練習問題 ::
a – 本文に基づいて、次の問いに答えよ。
(i) 退避命令が出たにもかかわらず現地に戻った新聞記者の例は、何に基づいた行為だったとされているか。
(ii) 原発事故から避難した人たちの選択は、何を守るための選択だったといえるとされているか。
(iii) 「津波てんでんこ」はどの地方に伝わるものか。
b – 本文のうち、「マスコミ記者が社命として福島」から「が浮き彫りにされてきました。」までの部分を一字も変えずに出力せよ。

本文 ::
↓

マスコミ記者が社命として福島からの退避命令が出たにもかかわらず、新聞記者として取材しなければならないと現地に戻った例などは、職責というよりも個人(私)的な意欲に基づいた行為だったはずだ。
原発事故から家族を守るために避難した人たちも、「家族」という最小単位の集団=〈公〉を守るための選択だったといえるのではないか。
このように考えると、〈公〉=職務/〈私〉=家庭という単純な二分法では割り切れないことが浮き彫りにされてきました。

実は〈私〉のための選択が〈公〉のことに通じているのではないか。
そうした意見が次第に挙げられ始めました。
たとえば、三陸地方に伝わる「津波てんでんこ」は津波が襲って来たら、周囲になりふり構わず高台へ上れという教訓が含まれていますが、それはその被災地域を復興するための人材を残す事であり、結果的にその集団の存続を維持する〈公〉につながるのだという意見も挙げられます。

↑

データ一覧 ::
↓

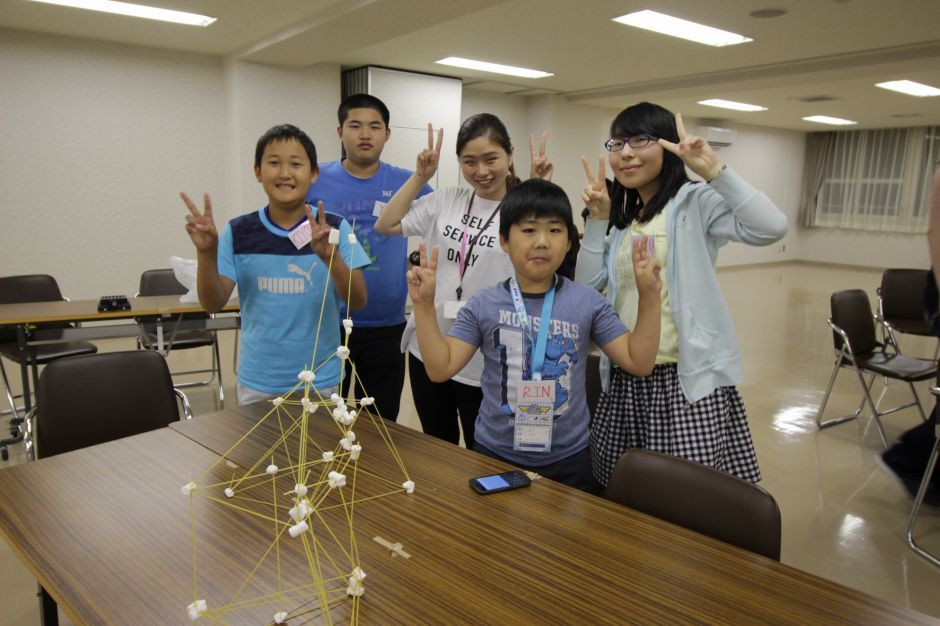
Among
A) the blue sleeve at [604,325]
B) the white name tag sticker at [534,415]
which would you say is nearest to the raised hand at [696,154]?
the blue sleeve at [604,325]

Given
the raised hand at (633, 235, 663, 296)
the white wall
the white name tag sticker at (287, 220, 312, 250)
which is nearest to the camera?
the raised hand at (633, 235, 663, 296)

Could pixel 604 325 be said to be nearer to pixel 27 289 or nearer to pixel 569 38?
pixel 27 289

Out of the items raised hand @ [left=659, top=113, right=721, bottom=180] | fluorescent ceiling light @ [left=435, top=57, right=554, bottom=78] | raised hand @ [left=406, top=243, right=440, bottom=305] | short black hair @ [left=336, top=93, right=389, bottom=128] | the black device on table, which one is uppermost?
fluorescent ceiling light @ [left=435, top=57, right=554, bottom=78]

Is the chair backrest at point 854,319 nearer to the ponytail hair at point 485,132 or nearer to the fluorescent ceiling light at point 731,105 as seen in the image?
the ponytail hair at point 485,132

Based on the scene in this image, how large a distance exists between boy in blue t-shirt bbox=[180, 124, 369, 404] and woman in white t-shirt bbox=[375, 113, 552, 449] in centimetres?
32

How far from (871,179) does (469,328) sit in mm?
14989

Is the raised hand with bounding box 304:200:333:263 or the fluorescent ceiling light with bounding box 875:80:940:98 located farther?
the fluorescent ceiling light with bounding box 875:80:940:98

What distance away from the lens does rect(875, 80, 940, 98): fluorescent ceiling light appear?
7.88 meters

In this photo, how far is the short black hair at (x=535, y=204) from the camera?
1701mm

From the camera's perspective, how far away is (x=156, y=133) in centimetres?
635

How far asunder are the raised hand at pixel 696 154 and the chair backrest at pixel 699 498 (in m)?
0.77

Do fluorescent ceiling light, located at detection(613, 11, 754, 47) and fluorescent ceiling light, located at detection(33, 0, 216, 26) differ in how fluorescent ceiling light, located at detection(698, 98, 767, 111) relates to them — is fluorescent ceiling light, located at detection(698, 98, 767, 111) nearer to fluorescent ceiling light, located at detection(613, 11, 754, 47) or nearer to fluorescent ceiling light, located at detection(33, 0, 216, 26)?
fluorescent ceiling light, located at detection(613, 11, 754, 47)

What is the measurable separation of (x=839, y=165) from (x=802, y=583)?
1556 cm

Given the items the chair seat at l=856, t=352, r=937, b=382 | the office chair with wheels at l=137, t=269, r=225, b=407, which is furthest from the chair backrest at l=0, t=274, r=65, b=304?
the chair seat at l=856, t=352, r=937, b=382
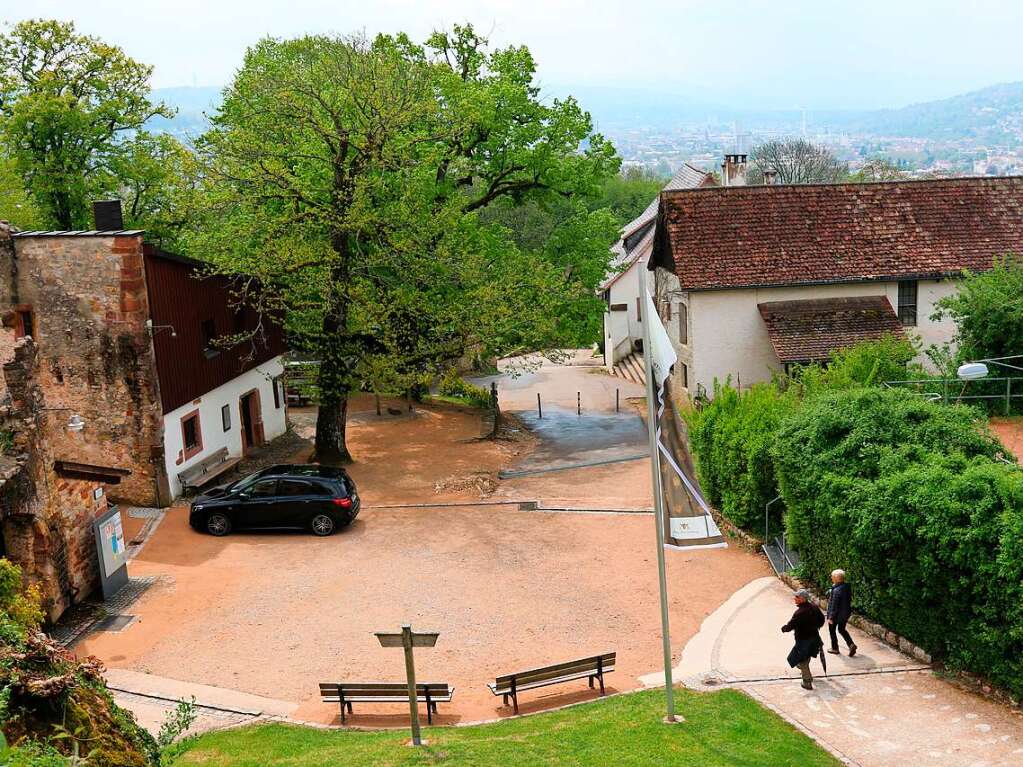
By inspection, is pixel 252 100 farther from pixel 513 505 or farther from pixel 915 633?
pixel 915 633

↑

各問の解答 ::
a –
(i) 職責というよりも個人(私)的な意欲に基づいた行為だったとされている。
(ii) 「家族」という最小単位の集団=〈公〉を守るための選択だったといえるとされている。
(iii) 三陸地方である。

b –
マスコミ記者が社命として福島からの退避命令が出たにもかかわらず、新聞記者として取材しなければならないと現地に戻った例などは、職責というよりも個人(私)的な意欲に基づいた行為だったはずだ。
原発事故から家族を守るために避難した人たちも、「家族」という最小単位の集団=〈公〉を守るための選択だったといえるのではないか。
このように考えると、〈公〉=職務/〈私〉=家庭という単純な二分法では割り切れないことが浮き彫りにされてきました。